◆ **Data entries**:

------------------------------------------------

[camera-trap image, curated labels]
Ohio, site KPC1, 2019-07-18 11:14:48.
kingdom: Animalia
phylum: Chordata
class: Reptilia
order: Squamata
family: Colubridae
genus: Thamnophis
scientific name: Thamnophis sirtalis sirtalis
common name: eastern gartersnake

------------------------------------------------

◆ **Exercise goal**:
Please repeat all the records above exactly as they appear.

◆ **Your response**:
[camera-trap image, curated labels]
Ohio, site KPC1, 2019-07-18 11:14:48.
kingdom: Animalia
phylum: Chordata
class: Reptilia
order: Squamata
family: Colubridae
genus: Thamnophis
scientific name: Thamnophis sirtalis sirtalis
common name: eastern gartersnake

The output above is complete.